[[ SUPPLIED TEXT, beginning ]]

One of the biggest benefits to growing peanuts in Mississippi has been the relative lack of disease pressure compared to other more established growing regions of the Southeast.
That honeymoon period appears to be ending, according to Mike Howell, area Extension agronomist at Mississippi State University, who has peanut responsibilities for the state.
Eight years ago, fewer than 4,000 acres of peanuts were planted in Mississippi. But when the 2002 farm bill did away with the quota system for peanuts, acreage started to climb.
“It opened the door for anyone to grow peanuts,” said Howell. “We had a lot of new growers coming in because of that.”
In 2005, a threshold was reached when USDA’s National Agricultural Statistics Service began listing Mississippi as one of 10 states planting peanuts. By 2007, plantings had grown to 18,000 acres, thanks to increases among established peanut growers and the continued influx of new growers.

[[ SUPPLIED TEXT, end ]]

■ THE TASK:
Pick up the article on peanut growing in Mississippi after its last sentence and carry it forward. You won't need any of the material.

[[ DATASET SECTION, beginning ]]

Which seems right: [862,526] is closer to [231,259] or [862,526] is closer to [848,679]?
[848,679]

[[ DATASET SECTION, end ]]

■ TASK ANSWER:
Peanut acreage increased to 20,800 acres in 2008, and growers were planning another small increase for 2009. But wet weather this spring has delayed plantings of peanuts as well as other crops in Mississippi and final acres for 2009 could be between 21,000 and 22,000 acres.
That includes significant acreage planted in June, Howell says. “The data from Georgia says to minimize problems with tomato spotted wilt virus, the best time to plant is after May 15. But we can’t plant them all then and expect to harvest them. We like to start planting around May 1 and hope to be through by the end of May.”
High prices for corn and soybeans have also pressured expansion of peanut acres in the state, but that’s not necessarily a bad thing, according to Howell. “I don’t want to see acres expand too quickly. Peanuts are different from anything we’ve ever grown. A grower needs to take his time and learn how to produce a peanut properly before he gets in too deep.”
The state averaged a little over 2 tons per acre in 2008, which places them near the top in average yield in the United States. Howell attributes that to “relatively low disease pressure. Until last year, we had been able to get by without spraying a lot of fungicide.
“But it looks like the honeymoon period is over,” Howell said. “We’re starting to see some diseases creep in on us. Up until now, we haven’t had the acreage to allow the inoculum to build up.”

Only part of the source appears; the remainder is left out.